I lost my son, Lucas, on August 26, 2016 in a car accident. We think he misjudged the turn on our dark rural road because he was very sleepy and hit a retaining wall. He was killed instantly, we think just a few minutes after his sister made that turn from the opposite direction coming home from a football game. I heard the sirens, and something prompted me to check our local communities Facebook page - which was reporting a fatal accident near our mile-marker. I donʻt know why, but I woke my husband up and told him we should go check. It was only a quarter mile away, and when we got there we couldnʻt identify what kind of car - just the color. We asked the police, "What kind of car is that? Who is in that car?" They told us a young male, deceased was in the car, and asked us for our license plate number. I couldnʻt remember it - just when they told me the wrong number, I knew it wasnʻt it and felt a little relief - but the police officer apparently couldnʻt read his own hand-writing, and it was our son, our beautiful, wonderful boy.
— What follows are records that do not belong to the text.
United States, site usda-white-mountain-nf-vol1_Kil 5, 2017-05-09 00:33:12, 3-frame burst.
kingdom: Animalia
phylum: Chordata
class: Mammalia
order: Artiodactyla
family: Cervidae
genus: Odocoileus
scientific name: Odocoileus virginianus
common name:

Before the confirmed this, my husband noticed a piece of the bumper at the retaining wall - the car had slid across the road and they wouldnʻt let us approach it. He bent to pick up the piece, and the police man snapped at him - "Itʻs a crime scene!" But my husband said, "This could be our car; this could be our son," and ignored him. He turned to me and said, "Itʻs our car." I started screaming. He must have been in shock, so he turned to look at the piece again, just to make sure, and again, the officer snapped at him about the crime scene.
I wanted to go to my boy - he was just across the road, but they wouldnʻt let me. I knew he was dead, but I just wanted to go to him. I am still a little upset that I couldnʻt, that they wouldnʻt let me.
I wanted to see him so much, that we waited at the crime scene for over an hour, hoping to see them take him out of the car, but eventually, reason set in, and we went home and waited up for them.
Lucas is our third of four children. He just graduated from high school in May, and had a full tuition scholarship to our local university. Heʻd come home from the dorm that night to do laundry and have dinner with us. He went for a drive to see a beautiful local phenomena - he was only going ten miles and it was relatively early. How I wish I had thought about how little sleep heʻd had the night before; how I wish I had stopped him.
I am in agony, still - it will be 2 months tomorrow. I teach where he attended school, and there is nowhere he is not on this campus in my mindʻs eye - and nowhere in this world where I can hug him. Some days are so hard, I feel like I am walking through molasses. I want my son.